Shah’s, chief election agent, was Altaf Ahmad Shah alias Funtosh. “I am witness to what happened in counting hall in Bemina, where MUF was leading round after round. He was way ahead of his Mohi-ud-Din Shah. Counting was still on, Yusuf Shah had a clear majority. But then a shocking statement about Mohi-ud-Din’s victory was announced,” Altaf was quoted saying. The final results read Yusuf Shah: 15278 votes, Ghulam Mohiuddin Shah: 19567 votes.
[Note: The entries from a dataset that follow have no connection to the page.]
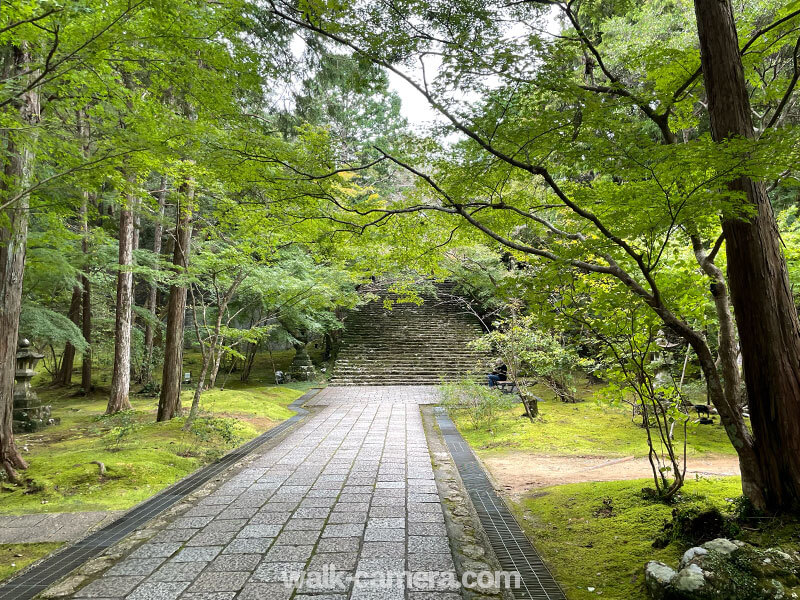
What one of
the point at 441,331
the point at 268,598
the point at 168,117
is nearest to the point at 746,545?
the point at 268,598

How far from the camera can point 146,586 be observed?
259 cm

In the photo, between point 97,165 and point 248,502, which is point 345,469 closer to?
point 248,502

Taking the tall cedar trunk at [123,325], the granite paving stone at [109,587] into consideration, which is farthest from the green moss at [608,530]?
the tall cedar trunk at [123,325]

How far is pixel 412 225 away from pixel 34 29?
3.84 m

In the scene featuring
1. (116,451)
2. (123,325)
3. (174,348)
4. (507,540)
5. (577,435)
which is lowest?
(577,435)

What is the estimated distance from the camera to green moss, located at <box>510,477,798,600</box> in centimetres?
260

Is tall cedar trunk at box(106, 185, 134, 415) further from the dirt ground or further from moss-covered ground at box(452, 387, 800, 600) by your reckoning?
the dirt ground

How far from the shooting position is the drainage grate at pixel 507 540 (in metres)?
Answer: 2.59

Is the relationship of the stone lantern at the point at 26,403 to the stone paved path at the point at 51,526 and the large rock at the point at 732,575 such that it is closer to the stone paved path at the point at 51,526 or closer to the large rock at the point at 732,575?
the stone paved path at the point at 51,526

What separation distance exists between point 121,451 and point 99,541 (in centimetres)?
266

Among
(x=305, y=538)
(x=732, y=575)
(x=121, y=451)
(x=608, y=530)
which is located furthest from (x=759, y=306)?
(x=121, y=451)

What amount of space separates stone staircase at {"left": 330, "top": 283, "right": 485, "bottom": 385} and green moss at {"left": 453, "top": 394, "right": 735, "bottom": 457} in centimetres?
486

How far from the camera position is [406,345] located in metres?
17.4

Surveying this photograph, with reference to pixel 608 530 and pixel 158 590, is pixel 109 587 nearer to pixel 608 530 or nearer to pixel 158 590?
pixel 158 590
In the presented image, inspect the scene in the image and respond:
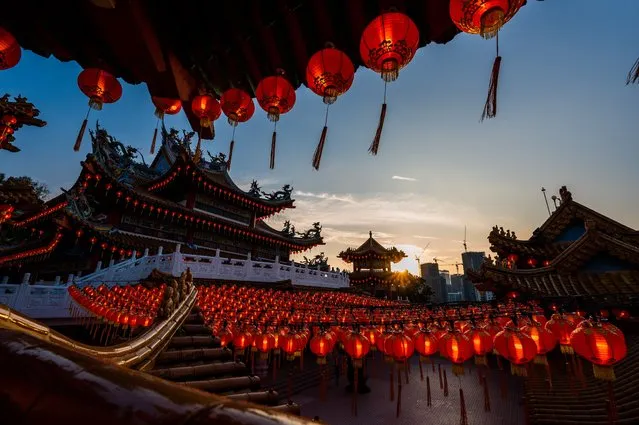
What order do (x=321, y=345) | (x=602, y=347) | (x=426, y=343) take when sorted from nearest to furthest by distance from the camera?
(x=602, y=347), (x=426, y=343), (x=321, y=345)

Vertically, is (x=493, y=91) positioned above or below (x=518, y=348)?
above

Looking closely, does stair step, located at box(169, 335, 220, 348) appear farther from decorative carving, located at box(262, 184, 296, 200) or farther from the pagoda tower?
the pagoda tower

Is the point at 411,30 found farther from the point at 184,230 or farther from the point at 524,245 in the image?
Result: the point at 184,230

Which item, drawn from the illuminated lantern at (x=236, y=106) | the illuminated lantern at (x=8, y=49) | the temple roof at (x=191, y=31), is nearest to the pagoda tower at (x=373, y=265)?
the illuminated lantern at (x=236, y=106)

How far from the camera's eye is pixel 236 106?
448 cm

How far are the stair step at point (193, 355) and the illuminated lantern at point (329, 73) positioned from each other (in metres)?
3.58

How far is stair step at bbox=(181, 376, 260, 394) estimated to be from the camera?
12.3 ft

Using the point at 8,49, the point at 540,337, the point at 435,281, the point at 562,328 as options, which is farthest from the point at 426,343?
the point at 435,281

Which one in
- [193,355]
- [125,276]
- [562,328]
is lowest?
[193,355]

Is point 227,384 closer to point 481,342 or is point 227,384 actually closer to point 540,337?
point 481,342

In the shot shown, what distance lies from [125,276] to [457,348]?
1093 cm

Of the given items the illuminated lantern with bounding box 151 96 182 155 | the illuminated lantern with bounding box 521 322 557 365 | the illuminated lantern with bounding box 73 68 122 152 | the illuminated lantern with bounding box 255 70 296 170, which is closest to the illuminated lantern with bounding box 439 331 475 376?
the illuminated lantern with bounding box 521 322 557 365

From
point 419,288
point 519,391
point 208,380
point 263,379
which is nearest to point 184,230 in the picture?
point 263,379

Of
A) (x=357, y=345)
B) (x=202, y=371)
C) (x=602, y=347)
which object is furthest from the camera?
(x=357, y=345)
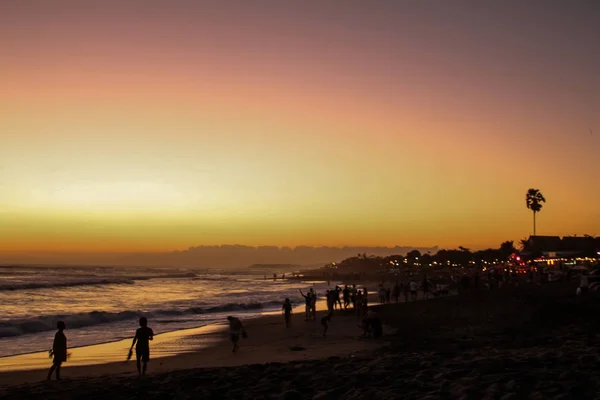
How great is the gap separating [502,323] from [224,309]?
80.1 feet

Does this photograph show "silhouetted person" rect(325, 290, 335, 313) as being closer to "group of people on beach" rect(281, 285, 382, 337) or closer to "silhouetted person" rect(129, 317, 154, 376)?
"group of people on beach" rect(281, 285, 382, 337)

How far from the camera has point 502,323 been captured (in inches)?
771

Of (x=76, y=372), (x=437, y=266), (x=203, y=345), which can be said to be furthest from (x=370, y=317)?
(x=437, y=266)

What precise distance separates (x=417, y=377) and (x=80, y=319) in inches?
998

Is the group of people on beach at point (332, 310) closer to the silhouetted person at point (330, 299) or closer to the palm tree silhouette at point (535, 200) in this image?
the silhouetted person at point (330, 299)

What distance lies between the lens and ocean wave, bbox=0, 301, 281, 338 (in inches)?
997

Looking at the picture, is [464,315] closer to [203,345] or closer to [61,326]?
[203,345]

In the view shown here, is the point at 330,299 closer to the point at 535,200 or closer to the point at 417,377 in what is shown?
the point at 417,377

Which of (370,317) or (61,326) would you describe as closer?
(61,326)

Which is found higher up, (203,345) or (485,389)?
(485,389)

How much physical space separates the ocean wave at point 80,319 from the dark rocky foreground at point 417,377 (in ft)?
51.4

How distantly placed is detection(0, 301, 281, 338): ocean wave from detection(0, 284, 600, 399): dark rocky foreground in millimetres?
15661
Results were disturbing. “We held a meeting at Ghulam Nabi Sumji’s place in Islamabad where Qazi Nisar, Geelani and we three, Malik, Ishfaq and me, were present.” Javed Mir says, “We suggested them not to take oath as lawmakers. So that we can justify rigging was done and we don’t accept results. Till date I couldn’t understand why they still took part in oath ceremony.”

J&K NC Flag

On April 4, ISL had called for a Kashmir bandh to protest the ‘rigging’ in elections but they were arrested a day before and taken to ‘Red-16’ interrogation centre again where Malik was kept for 17 days and then sent to hospital for blood infection. Later, it was diagnosed that his heart value had got affected.

But Malik, Ishfaq and Javid were released after a year from Jammu jails.

Bakhshi sees 1987 election other way around. He says people were with MUF but “system was against it”. “MUF was inexperienced, were unprepared and misused public sentiment,” Bakhshi said. “That time they made us believe a different situation like what PDP did in 2014. PDP first sought votes against RSS backed Hindu nationalist BJP and then ended forming government with the saffron party.”